You are making more progress than I am so far this year, so don't let me get you off track...but just a thought
I had been following your posts on getting things wired up for the welder. Not to get you off your plans for doing your wiring correct. I have the same one and did run a dedicated 20amp circuit. But.. that welder will function just fine on a 15 amp circuit and a 14 gauge extension in all but the highest range. For welding sheet metal you will be on the low end of the settings and probably never pull more than 5-7A. (You will be blowing holes before you would pop the breaker.) I never ran mine without gas, but it should have come with a roll of flux wire. I know some guys do everything with it. If nothing else, it would get you started and maybe take care of some of the stuff that won't be seen. Anyway, just thinkin out loud. Have fun

Right now I don't have a dedicated circuit yet things is slow. But taking apart and making sure of all the rust issues and what needs to be repaired.
 
Damn. you are going to have to cut until you get into some solid metal to weld on to. that's a really bad spot to be rotted. I would skip the "pillar" or door jam and just fab pieces to fix whats there, unless you can just replace the rocker while you're at it .you are going to need something solid to weld the floor pan to. the best thing would be to just have the whole car blasted down to bare metal and go from there.
 
Damn. you are going to have to cut until you get into some solid metal to weld on to. that's a really bad spot to be rotted. I would skip the "pillar" or door jam and just fab pieces to fix whats there, unless you can just replace the rocker while you're at it .you are going to need something solid to weld the floor pan to. the best thing would be to just have the whole car blasted down to bare metal and go from there.
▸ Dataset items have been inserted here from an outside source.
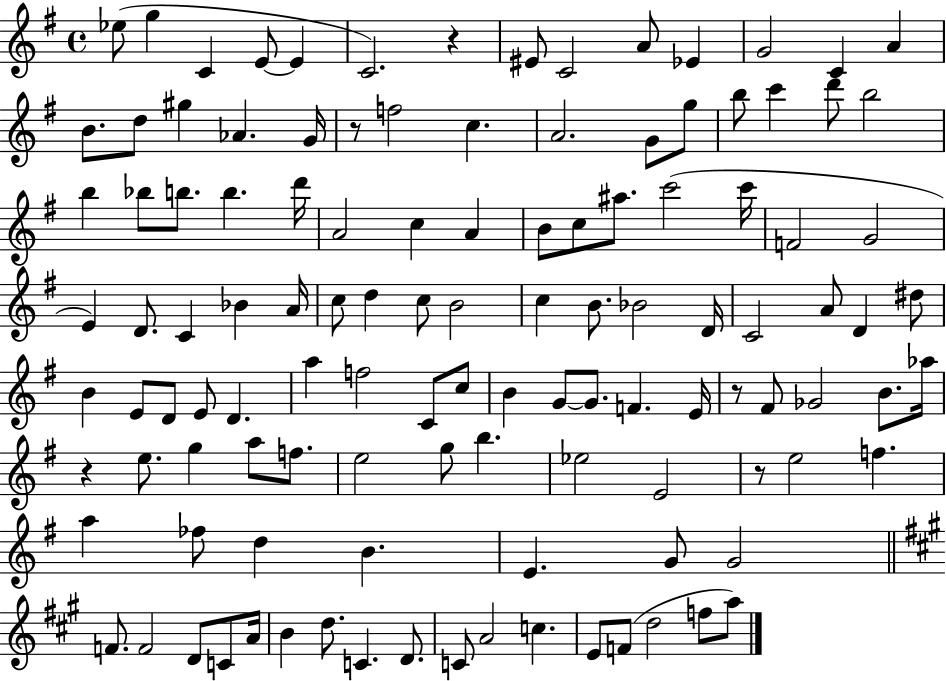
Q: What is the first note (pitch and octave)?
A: Eb5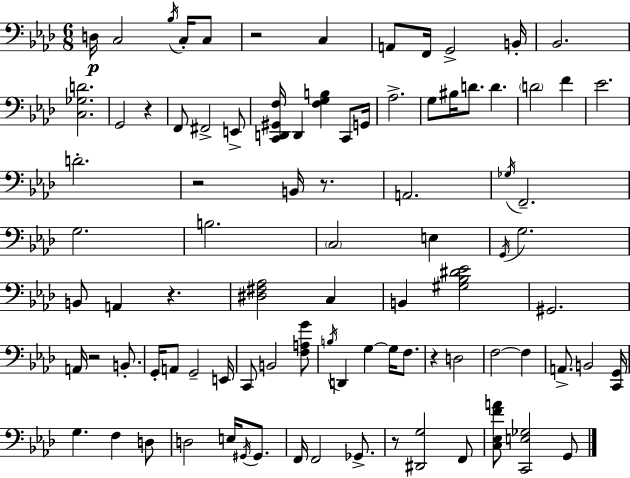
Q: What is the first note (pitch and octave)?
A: D3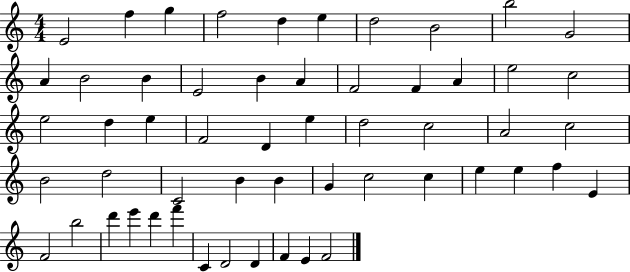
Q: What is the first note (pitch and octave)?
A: E4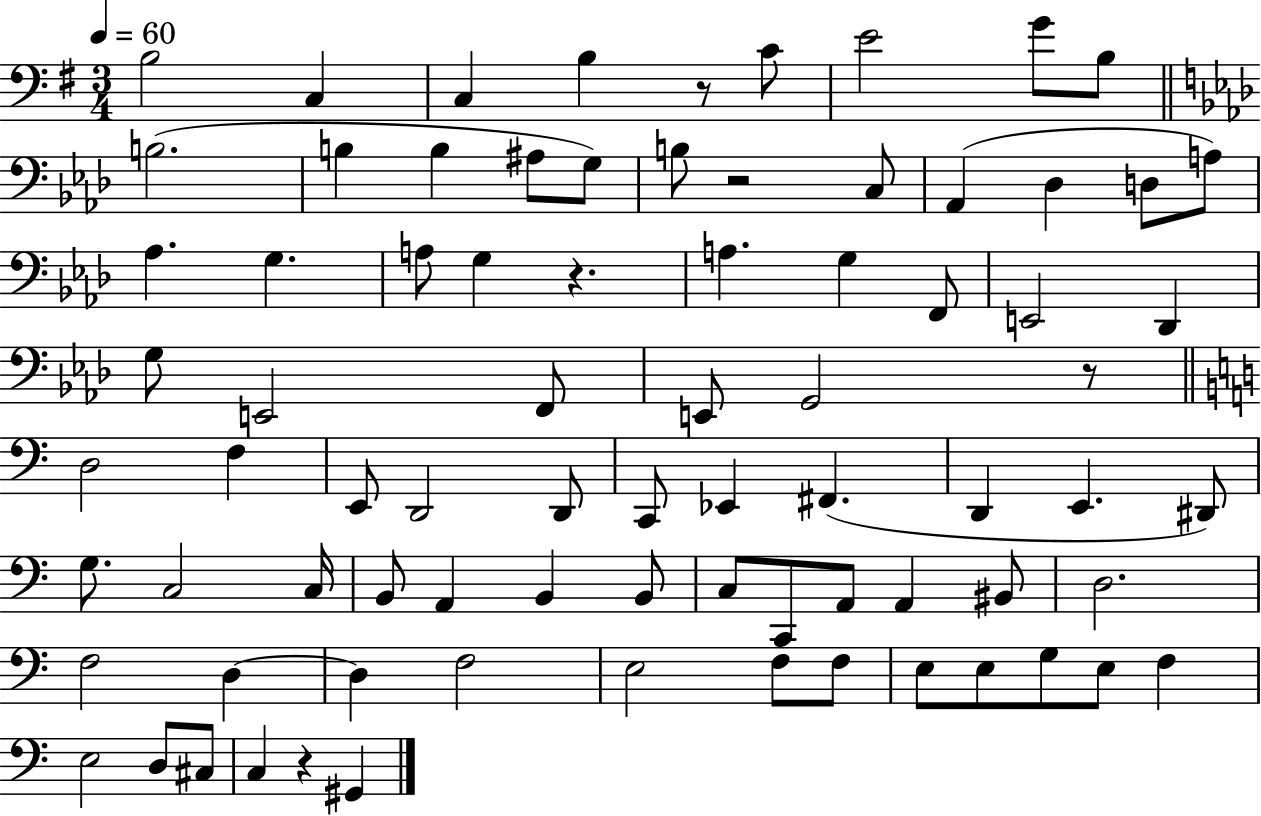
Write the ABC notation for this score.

X:1
T:Untitled
M:3/4
L:1/4
K:G
B,2 C, C, B, z/2 C/2 E2 G/2 B,/2 B,2 B, B, ^A,/2 G,/2 B,/2 z2 C,/2 _A,, _D, D,/2 A,/2 _A, G, A,/2 G, z A, G, F,,/2 E,,2 _D,, G,/2 E,,2 F,,/2 E,,/2 G,,2 z/2 D,2 F, E,,/2 D,,2 D,,/2 C,,/2 _E,, ^F,, D,, E,, ^D,,/2 G,/2 C,2 C,/4 B,,/2 A,, B,, B,,/2 C,/2 C,,/2 A,,/2 A,, ^B,,/2 D,2 F,2 D, D, F,2 E,2 F,/2 F,/2 E,/2 E,/2 G,/2 E,/2 F, E,2 D,/2 ^C,/2 C, z ^G,,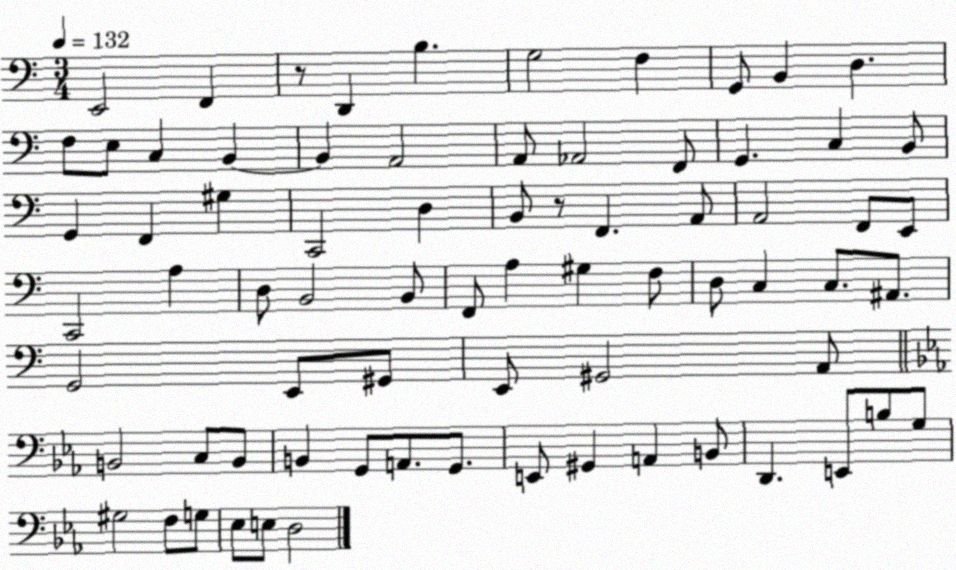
X:1
T:Untitled
M:3/4
L:1/4
K:C
E,,2 F,, z/2 D,, B, G,2 F, G,,/2 B,, D, F,/2 E,/2 C, B,, B,, A,,2 A,,/2 _A,,2 F,,/2 G,, C, B,,/2 G,, F,, ^G, C,,2 D, B,,/2 z/2 F,, A,,/2 A,,2 F,,/2 E,,/2 C,,2 A, D,/2 B,,2 B,,/2 F,,/2 A, ^G, F,/2 D,/2 C, C,/2 ^A,,/2 G,,2 E,,/2 ^G,,/2 E,,/2 ^G,,2 A,,/2 B,,2 C,/2 B,,/2 B,, G,,/2 A,,/2 G,,/2 E,,/2 ^G,, A,, B,,/2 D,, E,,/2 B,/2 G,/2 ^G,2 F,/2 G,/2 _E,/2 E,/2 D,2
Yeah the rockers are rotten. :banghead:
 
Keep up the good work cliff, you can cut out the rust and make singular patches and weld and grind em till they look and work right.....IT's JUST METAL
 
Keep up the good work cliff, you can cut out the rust and make singular patches and weld and grind em till they look and work right.....IT's JUST METAL
Thanks Curtis but this will be hard to do. My skill level is not that good. The A pillar will need replaced along with the outer rocker. I have a feeling the inner rocker is rotted.